Otherwise I've had a reasonable training week, getting over the cold I had last week and setting some new benchmarks and best times:

  • Tuesday: a hard clockwise lap of Richmond Park on the road bike, setting a new best time of 19:31. Had I really wanted to set a big PB, I should have ridden the other way to have the wind at my back on the long draggy climb up to Richmond Gate, but mostly I wanted to get a 20-min baseline power level.

  • Wednesday: my first ever 10-mile time trial, a low-key event put on by my club every other week. It consists of riding 5 miles as hard as possible down a divided highway, turning at the roundabout, then riding the same 5 miles back (again as hard as possible). I put down a respectable 25:33 time, not bad considering I've never ridden the course and I was on my road bike with no aero bars. I wanted to get a baseline wattage from the Powertap so I could compare and contrast with later TTs on my TT bike (alas I'm still waiting for my Powertap 650c Hed wheel to be built).

Interesting to compare the 2 sets of data (taken from WKO+).

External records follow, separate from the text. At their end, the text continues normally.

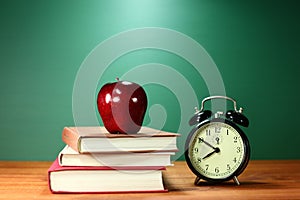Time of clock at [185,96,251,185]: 7:50
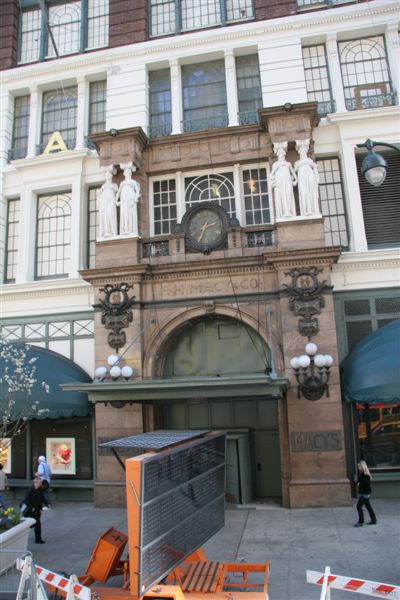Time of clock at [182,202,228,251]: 2:33
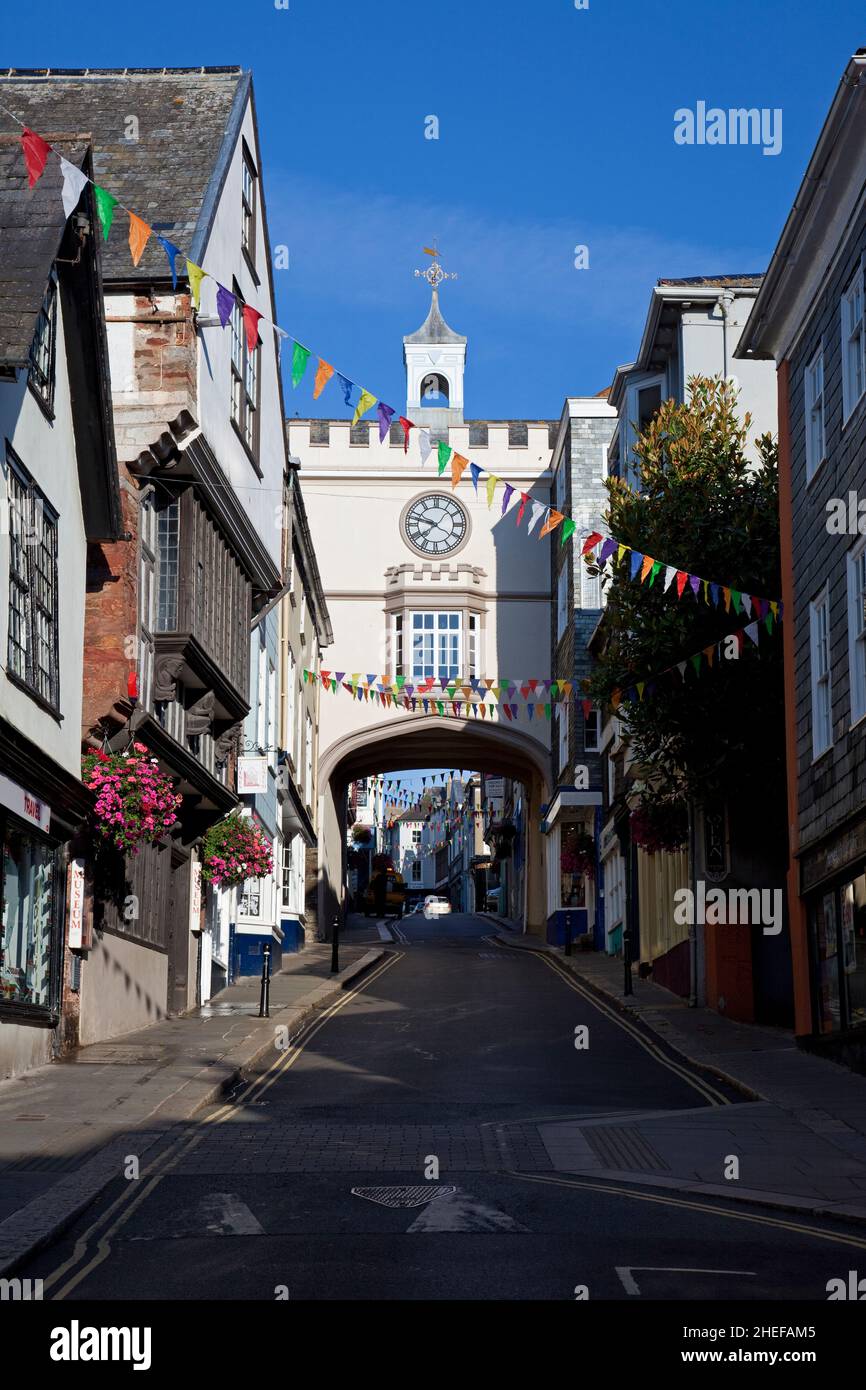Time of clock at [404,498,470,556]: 7:47
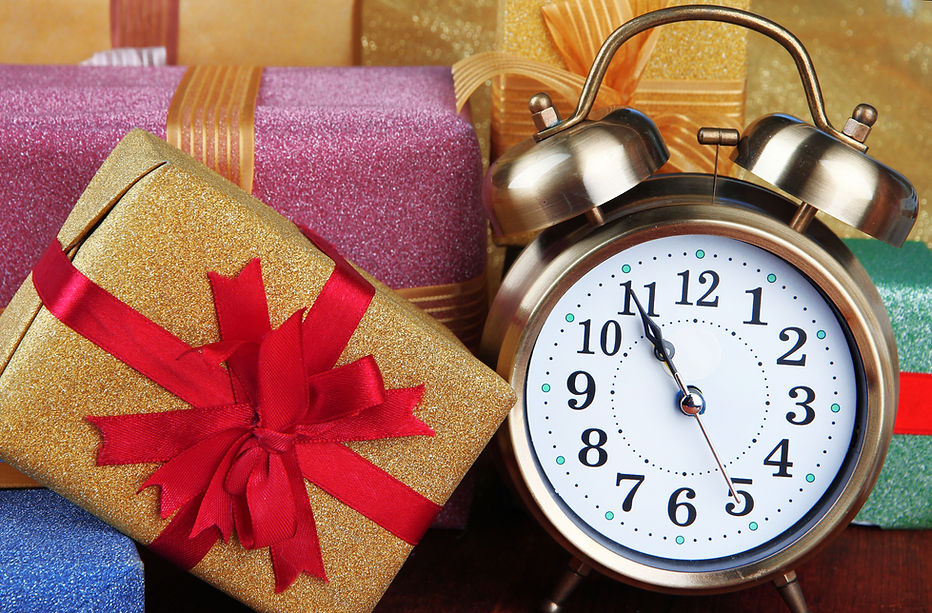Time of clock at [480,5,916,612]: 10:54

The peak 20-min power numbers were also fairly similar (250NP/240AP for Richmond Park and 247NP/242AP for the time trial), though the shorter effort had a higher VI as I was resting in the 30 seconds immediately following the 19:31 effort!

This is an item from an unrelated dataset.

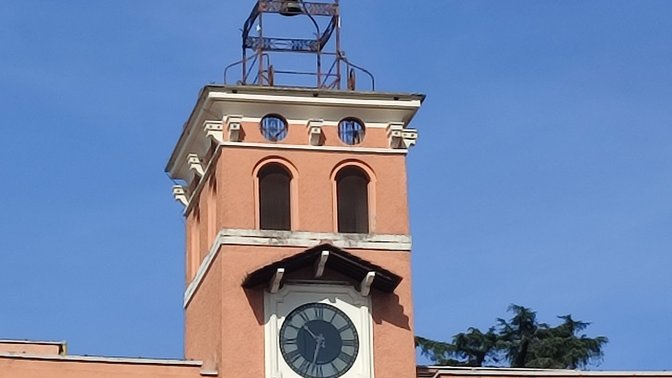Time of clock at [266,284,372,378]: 10:32
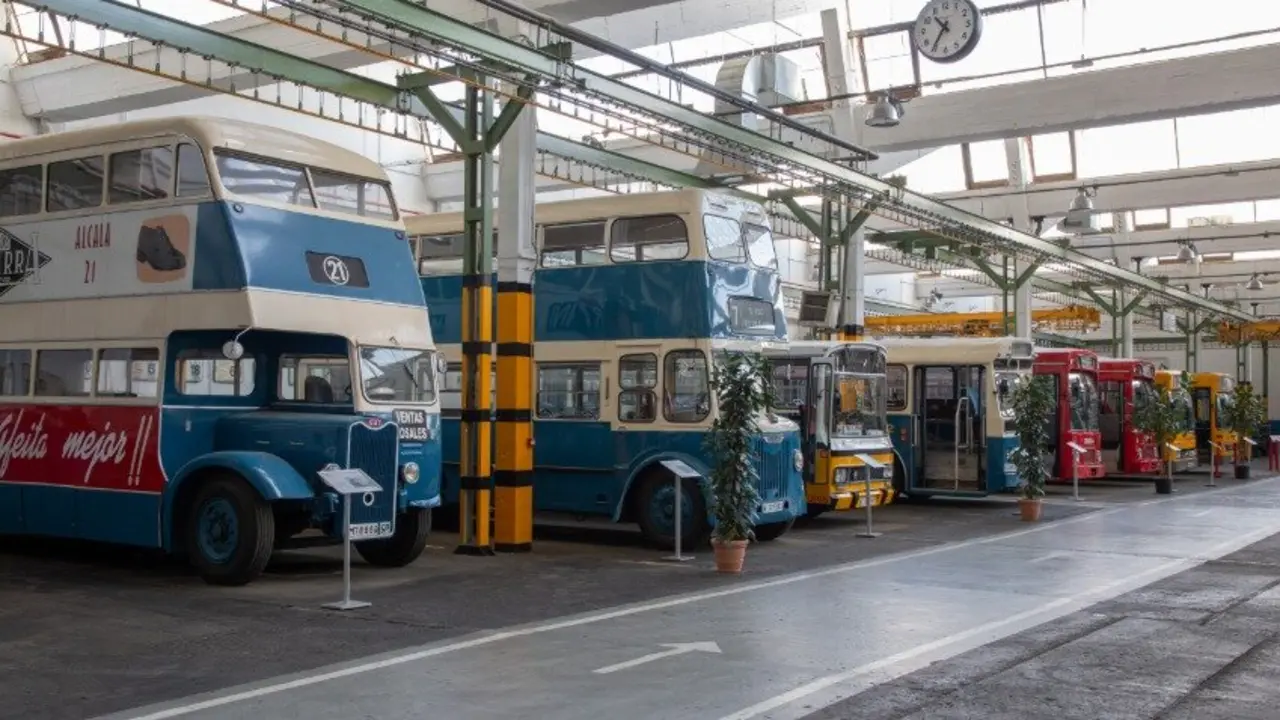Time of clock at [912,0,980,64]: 10:35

Club 10-Mile TTRichmond Park lap
Duration 25:31 (25:37)19:30 (19:31)
Work 369 kJ283 kJ
TSS 41.8 (IF 0.992)32.4 (IF 0.999)
Norm Power 248250
VI 1.031.03
Pw:HR 5.48%-0.6%
Pa:HR -1.37%6.07%
Distance 16.121 km10.834 km
Elevation Gain 274 m294 m
Elevation Loss 290 m289 m
Grade -0.1 % (-17 m)0.0 % (5 m)

Power 0519 241 watts0 397 241 watts
Heart Rate 118 182174 bpm146 180 169 bpm
Cadence 50 114 97 rpm62 150 96 rpm
Speed 2 52.8 37.9 kph14.5 54.1 33.3 kph
Pace 1:08 30:00 1:35 min/km1:07 4:08 1:48 min/km
Altitude 79 119 100 m3 57 30 m
Crank Torque 0 64.1 23.8 N-m0 43.6 24.1 N-m

Judging from my data in the power distribution chart in WKO+, my FTP is around 250 watts, though I have yet to formally test it on a good, rested day. Both the efforts above run a little low if my FTP really is 250. However, I felt during both of them that I "could have gone harder but just couldn't" if that makes any sense. On Tuesday I was still feeling the effects of my cold, as evidenced by my low average HR, and on Wednesday my legs felt a bit tired from Tuesday. Still, it's good to set some numbers as a baseline.

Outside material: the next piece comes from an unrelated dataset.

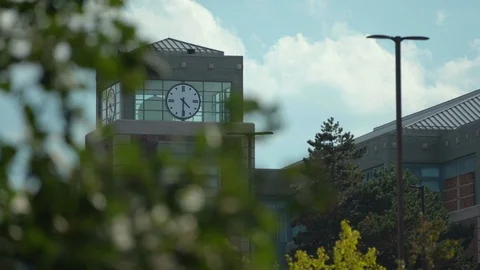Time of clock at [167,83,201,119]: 4:30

My plan for next week is to complete two 20-min efforts in the park with a two minute rest between, to try and get a solid idea of my peak 60-minute power or FTP for training purposes. I'll probably do this on Tuesday after a reasonably easy Monday. The next club 10-mile TT is the week after that, when I'll (hopefully) have my tri bike PT wheel finished, or if not I'll pop some clip-on aero bars on my road bike and reverse the seatpost to approximate my TT bike position (not sure how much effect it will have on my wattage, but it should make me a bit faster!) Then at the beginning of the taper for my Ironman I'll do a 25-mile TT to get my real and current 60-min FTP to set my race wattages for IMLP accordingly.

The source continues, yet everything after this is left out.